If a field is enabled by the URL group or server session, but not selected for the request, it appears in the log file with a hyphen (-) as a placeholder.
Log files are created when the first request arrives on the URL Group or server session, they are not created when logging is configured. The following example shows the first log file entry for a W3C log file with the Client IP, Username, Server IP, Server Port, Method, URI Stem, URI Query, Status, and User Agent fields enabled:
#Software: Microsoft HTTP Server API 2.0
#Version: 1.0 // the log file version as it's described by "https://www.w3.org/TR/WD-logfile".

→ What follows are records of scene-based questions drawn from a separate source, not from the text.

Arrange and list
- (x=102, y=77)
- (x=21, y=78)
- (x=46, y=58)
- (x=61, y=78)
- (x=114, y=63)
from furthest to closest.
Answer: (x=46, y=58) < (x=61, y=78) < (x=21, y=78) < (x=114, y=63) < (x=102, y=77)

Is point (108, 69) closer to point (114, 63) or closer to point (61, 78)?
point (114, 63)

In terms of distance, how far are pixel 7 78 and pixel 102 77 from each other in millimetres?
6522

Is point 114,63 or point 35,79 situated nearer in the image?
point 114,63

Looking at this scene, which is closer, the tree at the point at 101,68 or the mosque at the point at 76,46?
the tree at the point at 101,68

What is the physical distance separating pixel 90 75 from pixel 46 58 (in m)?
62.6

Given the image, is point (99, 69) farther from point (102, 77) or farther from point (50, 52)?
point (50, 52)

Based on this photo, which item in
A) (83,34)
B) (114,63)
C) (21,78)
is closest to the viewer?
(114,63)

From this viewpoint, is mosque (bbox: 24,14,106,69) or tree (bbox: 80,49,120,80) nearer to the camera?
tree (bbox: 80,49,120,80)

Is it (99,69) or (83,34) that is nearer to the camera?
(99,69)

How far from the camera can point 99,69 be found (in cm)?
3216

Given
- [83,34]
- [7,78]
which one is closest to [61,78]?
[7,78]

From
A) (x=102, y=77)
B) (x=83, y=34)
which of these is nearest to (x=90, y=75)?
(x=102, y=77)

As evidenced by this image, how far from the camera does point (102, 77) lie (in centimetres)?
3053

#Date: 2002-05-02 17:42:15 // when the first log file entry was recorded, which is when the entire log file was created.
#Fields: date time c-ip cs-username s-ip s-port cs-method cs-uri-stem cs-uri-query sc-status cs(User-Agent)
2002-05-02 17:42:15 172.22.255.255 - 172.30.255.255 80 GET /images/picture.jpg - 200 Mozilla/4.0+(compatible;MSIE+5.5;+Windows+2000+Server)
The time-taken field is initialized when the HTTP Server API receives the first byte, before the request is parsed. The time-taken timestamp is stopped when the last send completion occurs. Time-taken does not reflect time across the network. The first request to the site shows a slightly longer time taken than other similar requests because the HTTP Server API opens the log file with the first request.